• _GIVEN PROBLEM_
Exactly as written, transcribe the lines that run from the one containing "How far apart are the" to the end of the records below.

• _PROVIDED DATA_
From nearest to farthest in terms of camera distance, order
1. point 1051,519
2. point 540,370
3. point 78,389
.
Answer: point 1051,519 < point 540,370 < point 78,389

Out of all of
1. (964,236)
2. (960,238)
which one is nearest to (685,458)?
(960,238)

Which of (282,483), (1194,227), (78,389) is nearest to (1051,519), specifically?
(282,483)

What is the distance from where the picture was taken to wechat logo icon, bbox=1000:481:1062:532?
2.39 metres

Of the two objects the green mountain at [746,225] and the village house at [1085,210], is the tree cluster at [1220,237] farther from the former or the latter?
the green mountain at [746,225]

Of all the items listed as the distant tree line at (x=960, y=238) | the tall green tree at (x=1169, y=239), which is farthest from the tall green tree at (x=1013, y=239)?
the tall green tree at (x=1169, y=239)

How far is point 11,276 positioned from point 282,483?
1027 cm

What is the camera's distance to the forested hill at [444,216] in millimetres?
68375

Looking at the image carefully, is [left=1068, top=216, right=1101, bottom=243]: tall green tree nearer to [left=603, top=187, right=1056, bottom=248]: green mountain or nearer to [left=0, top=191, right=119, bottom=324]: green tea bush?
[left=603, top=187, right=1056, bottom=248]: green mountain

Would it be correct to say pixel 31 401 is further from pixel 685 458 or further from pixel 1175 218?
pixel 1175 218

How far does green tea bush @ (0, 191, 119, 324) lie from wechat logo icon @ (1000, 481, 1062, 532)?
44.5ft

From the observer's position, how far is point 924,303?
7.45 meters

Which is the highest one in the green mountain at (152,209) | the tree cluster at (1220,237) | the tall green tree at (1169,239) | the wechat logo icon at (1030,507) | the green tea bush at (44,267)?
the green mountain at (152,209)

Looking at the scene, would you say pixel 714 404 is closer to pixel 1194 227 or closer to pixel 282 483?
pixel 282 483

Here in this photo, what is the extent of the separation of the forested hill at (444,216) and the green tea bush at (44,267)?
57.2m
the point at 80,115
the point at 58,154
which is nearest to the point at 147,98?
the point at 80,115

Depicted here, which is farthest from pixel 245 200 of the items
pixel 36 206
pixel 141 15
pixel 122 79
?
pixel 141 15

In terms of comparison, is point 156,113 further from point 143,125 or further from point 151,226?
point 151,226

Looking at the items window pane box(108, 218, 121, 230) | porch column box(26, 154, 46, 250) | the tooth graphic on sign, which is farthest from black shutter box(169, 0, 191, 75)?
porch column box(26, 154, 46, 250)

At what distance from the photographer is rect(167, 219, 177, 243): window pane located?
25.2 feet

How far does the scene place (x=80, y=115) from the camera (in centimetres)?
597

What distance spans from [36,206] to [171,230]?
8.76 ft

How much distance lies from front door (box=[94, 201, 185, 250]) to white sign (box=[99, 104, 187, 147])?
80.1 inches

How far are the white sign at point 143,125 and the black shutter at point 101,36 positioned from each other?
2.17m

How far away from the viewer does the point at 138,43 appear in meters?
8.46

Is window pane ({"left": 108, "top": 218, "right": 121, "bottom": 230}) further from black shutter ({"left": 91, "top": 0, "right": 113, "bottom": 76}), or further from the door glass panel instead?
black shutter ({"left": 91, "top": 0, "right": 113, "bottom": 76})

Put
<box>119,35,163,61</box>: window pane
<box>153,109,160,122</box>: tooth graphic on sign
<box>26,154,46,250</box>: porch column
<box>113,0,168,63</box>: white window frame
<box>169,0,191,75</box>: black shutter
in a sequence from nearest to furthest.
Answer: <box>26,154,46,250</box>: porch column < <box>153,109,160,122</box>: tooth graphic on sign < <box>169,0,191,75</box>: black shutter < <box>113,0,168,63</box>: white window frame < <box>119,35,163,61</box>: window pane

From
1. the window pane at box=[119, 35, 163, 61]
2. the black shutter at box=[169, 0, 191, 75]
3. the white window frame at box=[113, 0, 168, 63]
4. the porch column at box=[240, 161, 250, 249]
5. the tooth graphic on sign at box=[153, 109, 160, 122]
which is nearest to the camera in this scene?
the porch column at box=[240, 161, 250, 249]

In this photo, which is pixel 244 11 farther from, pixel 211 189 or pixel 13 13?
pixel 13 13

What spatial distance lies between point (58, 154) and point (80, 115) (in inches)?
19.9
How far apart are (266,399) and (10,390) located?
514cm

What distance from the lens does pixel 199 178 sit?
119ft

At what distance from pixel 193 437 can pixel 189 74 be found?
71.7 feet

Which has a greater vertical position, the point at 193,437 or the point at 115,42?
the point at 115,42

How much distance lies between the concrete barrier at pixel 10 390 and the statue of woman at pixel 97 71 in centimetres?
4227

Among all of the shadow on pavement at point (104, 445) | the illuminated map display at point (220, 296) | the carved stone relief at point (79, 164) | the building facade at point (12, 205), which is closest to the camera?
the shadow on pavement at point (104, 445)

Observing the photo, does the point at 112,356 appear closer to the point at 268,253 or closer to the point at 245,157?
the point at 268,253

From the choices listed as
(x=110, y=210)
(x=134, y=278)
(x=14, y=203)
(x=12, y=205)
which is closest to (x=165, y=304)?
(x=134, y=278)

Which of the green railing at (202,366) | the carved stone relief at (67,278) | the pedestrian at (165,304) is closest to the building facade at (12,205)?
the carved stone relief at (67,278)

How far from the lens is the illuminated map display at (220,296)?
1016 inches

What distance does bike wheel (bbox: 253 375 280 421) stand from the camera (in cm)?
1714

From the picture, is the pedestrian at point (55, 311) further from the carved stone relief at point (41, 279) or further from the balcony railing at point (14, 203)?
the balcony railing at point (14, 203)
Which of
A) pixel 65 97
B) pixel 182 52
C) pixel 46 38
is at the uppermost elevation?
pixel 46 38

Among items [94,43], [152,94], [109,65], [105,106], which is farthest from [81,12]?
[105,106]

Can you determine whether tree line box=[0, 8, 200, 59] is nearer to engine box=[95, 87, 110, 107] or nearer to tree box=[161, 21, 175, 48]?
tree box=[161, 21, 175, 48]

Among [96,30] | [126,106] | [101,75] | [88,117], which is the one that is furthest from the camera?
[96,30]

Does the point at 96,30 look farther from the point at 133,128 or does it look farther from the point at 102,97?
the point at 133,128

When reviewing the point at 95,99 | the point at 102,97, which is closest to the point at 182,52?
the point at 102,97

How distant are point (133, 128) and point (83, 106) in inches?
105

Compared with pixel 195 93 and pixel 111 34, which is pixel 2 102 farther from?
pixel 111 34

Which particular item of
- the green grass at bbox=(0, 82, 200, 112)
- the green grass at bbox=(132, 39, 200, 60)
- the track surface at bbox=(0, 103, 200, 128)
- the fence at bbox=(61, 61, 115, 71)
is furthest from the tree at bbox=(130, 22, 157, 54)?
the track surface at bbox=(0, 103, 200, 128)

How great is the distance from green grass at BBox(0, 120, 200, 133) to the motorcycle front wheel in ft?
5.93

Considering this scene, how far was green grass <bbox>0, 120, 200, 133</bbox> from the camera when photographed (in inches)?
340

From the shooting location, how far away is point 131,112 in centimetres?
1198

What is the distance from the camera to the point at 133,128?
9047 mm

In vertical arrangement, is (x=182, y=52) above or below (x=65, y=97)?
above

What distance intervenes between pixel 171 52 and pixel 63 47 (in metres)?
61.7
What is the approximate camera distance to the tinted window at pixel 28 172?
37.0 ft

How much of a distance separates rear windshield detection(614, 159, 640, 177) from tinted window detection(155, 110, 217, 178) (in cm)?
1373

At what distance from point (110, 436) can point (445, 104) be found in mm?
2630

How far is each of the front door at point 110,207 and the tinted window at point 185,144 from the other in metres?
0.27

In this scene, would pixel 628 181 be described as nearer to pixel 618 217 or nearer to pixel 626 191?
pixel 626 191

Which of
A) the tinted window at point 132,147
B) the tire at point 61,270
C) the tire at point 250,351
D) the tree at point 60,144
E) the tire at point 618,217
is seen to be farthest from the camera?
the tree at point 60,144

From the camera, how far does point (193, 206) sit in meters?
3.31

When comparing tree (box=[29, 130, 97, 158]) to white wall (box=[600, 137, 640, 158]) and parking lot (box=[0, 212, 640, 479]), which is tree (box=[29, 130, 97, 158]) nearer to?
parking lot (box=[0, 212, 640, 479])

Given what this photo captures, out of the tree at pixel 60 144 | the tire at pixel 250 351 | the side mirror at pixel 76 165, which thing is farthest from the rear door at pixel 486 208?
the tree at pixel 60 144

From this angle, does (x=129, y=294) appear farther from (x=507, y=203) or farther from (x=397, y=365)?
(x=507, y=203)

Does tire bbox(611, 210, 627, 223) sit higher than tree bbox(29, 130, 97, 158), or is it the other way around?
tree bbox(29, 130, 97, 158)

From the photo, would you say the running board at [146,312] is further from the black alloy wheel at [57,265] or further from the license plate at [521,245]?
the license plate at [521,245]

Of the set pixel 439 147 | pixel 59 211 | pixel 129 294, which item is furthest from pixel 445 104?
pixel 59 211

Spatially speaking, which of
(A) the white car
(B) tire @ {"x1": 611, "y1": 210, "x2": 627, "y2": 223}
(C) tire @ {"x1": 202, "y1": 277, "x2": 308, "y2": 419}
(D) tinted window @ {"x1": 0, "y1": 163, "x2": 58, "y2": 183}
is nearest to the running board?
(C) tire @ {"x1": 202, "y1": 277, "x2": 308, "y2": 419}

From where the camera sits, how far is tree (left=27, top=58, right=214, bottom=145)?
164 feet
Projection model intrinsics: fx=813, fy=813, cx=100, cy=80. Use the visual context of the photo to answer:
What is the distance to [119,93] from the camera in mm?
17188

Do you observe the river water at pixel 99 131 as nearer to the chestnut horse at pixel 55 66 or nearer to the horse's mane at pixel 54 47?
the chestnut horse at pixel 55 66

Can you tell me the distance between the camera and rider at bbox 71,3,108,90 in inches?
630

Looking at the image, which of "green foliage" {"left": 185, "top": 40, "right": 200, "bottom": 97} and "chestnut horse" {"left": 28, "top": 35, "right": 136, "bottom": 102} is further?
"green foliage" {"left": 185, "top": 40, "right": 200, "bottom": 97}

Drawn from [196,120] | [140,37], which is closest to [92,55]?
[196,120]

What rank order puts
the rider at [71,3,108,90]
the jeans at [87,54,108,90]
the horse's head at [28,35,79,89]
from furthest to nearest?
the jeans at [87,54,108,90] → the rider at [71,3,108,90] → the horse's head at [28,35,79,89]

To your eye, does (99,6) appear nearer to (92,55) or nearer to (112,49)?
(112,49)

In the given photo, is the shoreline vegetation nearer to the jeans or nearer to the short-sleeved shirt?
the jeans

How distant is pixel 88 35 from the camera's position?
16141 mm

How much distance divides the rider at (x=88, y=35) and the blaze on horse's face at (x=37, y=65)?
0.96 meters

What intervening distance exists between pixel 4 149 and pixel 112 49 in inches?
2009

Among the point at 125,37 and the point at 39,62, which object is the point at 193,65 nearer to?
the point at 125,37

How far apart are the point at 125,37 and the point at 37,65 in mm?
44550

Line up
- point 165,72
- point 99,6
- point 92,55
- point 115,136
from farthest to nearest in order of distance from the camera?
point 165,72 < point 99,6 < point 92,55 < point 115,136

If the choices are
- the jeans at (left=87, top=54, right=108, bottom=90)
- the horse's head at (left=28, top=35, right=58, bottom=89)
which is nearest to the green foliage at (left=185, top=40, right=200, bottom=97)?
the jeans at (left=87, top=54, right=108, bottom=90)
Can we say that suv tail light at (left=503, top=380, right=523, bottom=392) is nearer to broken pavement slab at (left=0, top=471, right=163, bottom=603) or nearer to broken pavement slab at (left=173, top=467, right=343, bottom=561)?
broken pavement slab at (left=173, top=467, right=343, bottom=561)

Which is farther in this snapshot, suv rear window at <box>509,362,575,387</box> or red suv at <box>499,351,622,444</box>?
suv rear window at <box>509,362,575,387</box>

• _TASK RESULT_
How far apart are the point at 125,37 and the point at 37,65 in mm?
44550

Line up
- point 165,72
- point 99,6
- point 92,55
- point 115,136
from farthest to nearest in order of distance from the camera?
point 165,72 < point 99,6 < point 92,55 < point 115,136

If the choices are
- the jeans at (left=87, top=54, right=108, bottom=90)
- the horse's head at (left=28, top=35, right=58, bottom=89)
which is nearest to the green foliage at (left=185, top=40, right=200, bottom=97)?
the jeans at (left=87, top=54, right=108, bottom=90)
Can we say that suv tail light at (left=503, top=380, right=523, bottom=392) is nearer to broken pavement slab at (left=0, top=471, right=163, bottom=603) or nearer to broken pavement slab at (left=173, top=467, right=343, bottom=561)?
broken pavement slab at (left=173, top=467, right=343, bottom=561)

Which is farther in this snapshot, suv rear window at <box>509,362,575,387</box> or red suv at <box>499,351,622,444</box>?
suv rear window at <box>509,362,575,387</box>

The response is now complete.